Despite the existence of international treaties and environmental conventions (Climate Change, Biodiversity, Biotechnology) and international declarations on development and environmental protection (United Nations, 1972; 1992; 2012), its implementation suffers from a commitment deficit from both States and the international community for their effectiveness and concrete application. They continue to give priority to chrematistic values for the unlimited appropriation of nature, which usually starts by ignoring the biophysical limits of the environment, mainly with its ecosystems.

However, we need to recognize their symbolic role in proposing and guiding the discussions in the national, regional and global levels regarding the need to incorporate the environmental dimension in development planning as a limit to the productive processes that degrade and pollute the environment. Even so, international and national environmental laws are partially applied from certain specific subjects and territories (the global North), against specific populations and ecosystems (the global South).

In most of the debates, speeches and arguments presented by those who suffer the negative impacts of environmental conflict require the recognition of constitutional or legal limits, both natural and cultural to access nature, as well as the respect, protection and promotion of care for cultural and natural diversity that are part of the essence of the Colombian nation and most of the Latin American countries. This goes against of the classical liberal vision of the Nation State, which is homogeneous natural and culturally speaking, and was promoted by the Eurocentric vision of the world.

Likewise, the ideas of clarification of truth, justice, reparation and guarantee of non-repetition of damages and adverse environmental impacts are demanded. Even during the peace negotiations with armed guerrilla groups, mechanisms have been defined to clarify the historical truth about what kind of projects and who have dealt with the deterioration and environmental damage, in what territories, at what time, their duration and who were affected (Mesa Cuadros, 2015c).

Justice is demanded to investigate the facts and actions to punish those responsible for crimes against the environment and to compensate victims (both individual and collective human and non-human, including various elements of nature). Negative environmental impacts and unrepaired environmental liabilities can take many decades to resolve. We must remember that in New Zealand and India in 2016, legislator and judges, respectively, have recognized rights of Nature and rights of some elements of it.
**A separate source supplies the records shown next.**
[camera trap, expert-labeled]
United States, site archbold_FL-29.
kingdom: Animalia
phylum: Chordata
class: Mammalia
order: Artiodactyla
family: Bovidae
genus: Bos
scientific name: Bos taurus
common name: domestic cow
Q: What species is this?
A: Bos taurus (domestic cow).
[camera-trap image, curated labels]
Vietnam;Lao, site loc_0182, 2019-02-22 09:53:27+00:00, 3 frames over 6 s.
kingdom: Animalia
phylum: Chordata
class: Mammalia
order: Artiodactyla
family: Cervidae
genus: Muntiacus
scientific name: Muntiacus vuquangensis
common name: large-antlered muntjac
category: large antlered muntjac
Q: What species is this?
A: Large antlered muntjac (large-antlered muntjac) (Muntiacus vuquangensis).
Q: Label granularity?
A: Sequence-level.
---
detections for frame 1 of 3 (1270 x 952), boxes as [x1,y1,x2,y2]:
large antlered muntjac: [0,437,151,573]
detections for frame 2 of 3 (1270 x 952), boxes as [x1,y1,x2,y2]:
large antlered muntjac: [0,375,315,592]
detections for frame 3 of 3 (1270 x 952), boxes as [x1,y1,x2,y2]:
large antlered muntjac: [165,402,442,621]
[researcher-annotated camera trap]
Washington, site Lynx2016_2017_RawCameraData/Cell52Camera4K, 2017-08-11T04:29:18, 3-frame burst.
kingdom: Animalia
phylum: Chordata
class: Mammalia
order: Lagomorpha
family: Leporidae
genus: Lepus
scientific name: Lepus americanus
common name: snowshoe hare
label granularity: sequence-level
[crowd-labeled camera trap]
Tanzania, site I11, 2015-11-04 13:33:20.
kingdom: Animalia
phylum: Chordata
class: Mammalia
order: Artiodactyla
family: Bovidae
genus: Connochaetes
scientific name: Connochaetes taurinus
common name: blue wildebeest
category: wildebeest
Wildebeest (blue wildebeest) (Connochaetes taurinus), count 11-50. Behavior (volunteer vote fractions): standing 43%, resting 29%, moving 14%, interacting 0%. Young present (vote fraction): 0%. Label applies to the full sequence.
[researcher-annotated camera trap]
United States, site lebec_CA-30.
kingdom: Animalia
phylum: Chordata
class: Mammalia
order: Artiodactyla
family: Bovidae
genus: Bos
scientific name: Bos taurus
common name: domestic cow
In any case, the fact of signing the peace accords with the FARC guerrillas, carried out last year, and those currently underway with the ELN is no guarantee that the environmental conflict will be solved. The State and companies have been pushing for a series of normative changes that are further eroded by the low environmental standards of Colombian regulations, an aspect that together with the inefficiency of our environmental regulations makes environmental protection more difficult in periods of peace, and during the war was carried to extreme degrees of deterioration and contamination.

Finally, and as a synthesis of the first part of this paper, it is necessary to have an adequate conceptualization and foundation of environmental conflict. We must take into account the context in which these conflicts originate, their specific causes and their consequences, both the ecosystems and the populations affected and the mechanisms for protecting the rights effectively and the corresponding reparations for violated or denied rights, all in an integral, global and systemic way, that is, our environmental perspective.